• _Selected excerpt_
From birdwatching to river-rafting to yoga, Rishikesh has a diverse array of activities for the weary traveller. I check into a new wellness resort for a customised route to nirvana. By Aindrila Mitra

I’m on a mission to find my Ikigai, the ‘Japanese secret to a long and happy life’. My latest read by the same name, written by Héctor García and Francesc Miralles, has clearly left a mark on me. The concept of mens sana in corpore sana (‘a sound mind in a sound body’) has always inspired me to find ways to reboot my high-stress lifestyle. And like The Secret executing its law of attraction, I stumble upon an invite from Roseate Ganges, which recently opened its doors to guests on the foothills of the Garhwal Himalayas—in a lesser frequented part of Rishikesh. The universe is listening, I realise. For one, Rishikesh is the yoga capital of the world. And secondly, Roseate Ganges—with its 16-villa luxury accommodations—promises to be a wellness resort. So, I embark on a road trip to Rishikesh in the hope of finding a place that can bring some calm into my nomadic routine.

The Roseate Ganges Rishikesh
Apart from being a spiritual getaway, Rishikesh is also the base for many a trek and pilgrimage.

• _Action item A_
Answer these questions from the Rishikesh travel piece, giving each answer on its own line with its matching label.
(i) Who wrote the book that the writer is reading about Ikigai?
(ii) How many villas does Roseate Ganges offer?
(iii) What does the piece call Rishikesh in relation to yoga?
• _Action item B_
Decide whether each statement agrees with the Rishikesh travel piece. Answer yes or no, and quote the words from the piece that settle it.
(i) Roseate Ganges stands in a heavily visited part of Rishikesh.
(ii) The resort is on the foothills of the Garhwal Himalayas.
(iii) The writer travels to Rishikesh by train.
• _Action item C_
Write out the passage of the Rishikesh travel piece that starts at "I’m on a mission" and runs up to and including "my nomadic routine.".

• _Data provided_
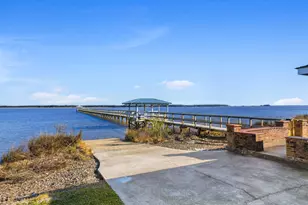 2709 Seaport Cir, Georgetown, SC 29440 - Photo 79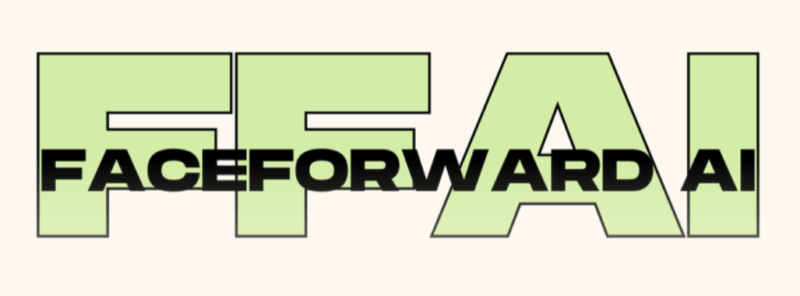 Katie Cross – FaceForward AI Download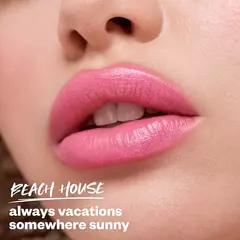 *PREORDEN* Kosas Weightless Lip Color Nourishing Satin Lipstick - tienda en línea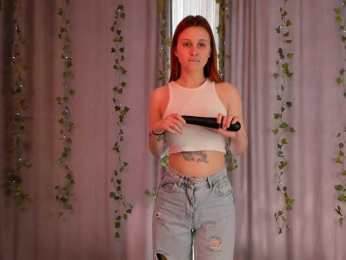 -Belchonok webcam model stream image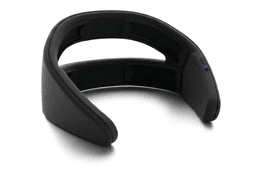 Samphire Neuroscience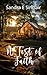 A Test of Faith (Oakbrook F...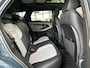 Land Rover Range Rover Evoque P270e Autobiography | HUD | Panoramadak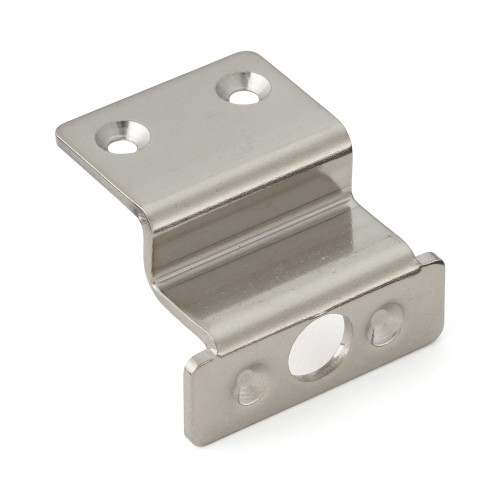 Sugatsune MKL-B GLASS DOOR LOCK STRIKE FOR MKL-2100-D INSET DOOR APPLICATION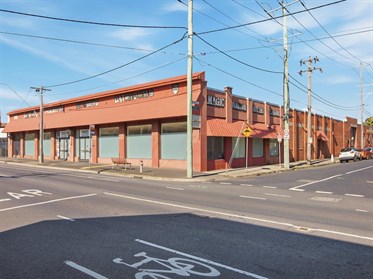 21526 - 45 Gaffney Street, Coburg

• _Task answer A_
(i) Héctor García and Francesc Miralles
(ii) 16
(iii) The yoga capital of the world

• _Task answer B_
(i) No: "in a lesser frequented part of Rishikesh"
(ii) Yes: "on the foothills of the Garhwal Himalayas"
(iii) No: "I embark on a road trip to Rishikesh"

• _Task answer C_
I’m on a mission to find my Ikigai, the ‘Japanese secret to a long and happy life’. My latest read by the same name, written by Héctor García and Francesc Miralles, has clearly left a mark on me. The concept of mens sana in corpore sana (‘a sound mind in a sound body’) has always inspired me to find ways to reboot my high-stress lifestyle. And like The Secret executing its law of attraction, I stumble upon an invite from Roseate Ganges, which recently opened its doors to guests on the foothills of the Garhwal Himalayas—in a lesser frequented part of Rishikesh. The universe is listening, I realise. For one, Rishikesh is the yoga capital of the world. And secondly, Roseate Ganges—with its 16-villa luxury accommodations—promises to be a wellness resort. So, I embark on a road trip to Rishikesh in the hope of finding a place that can bring some calm into my nomadic routine.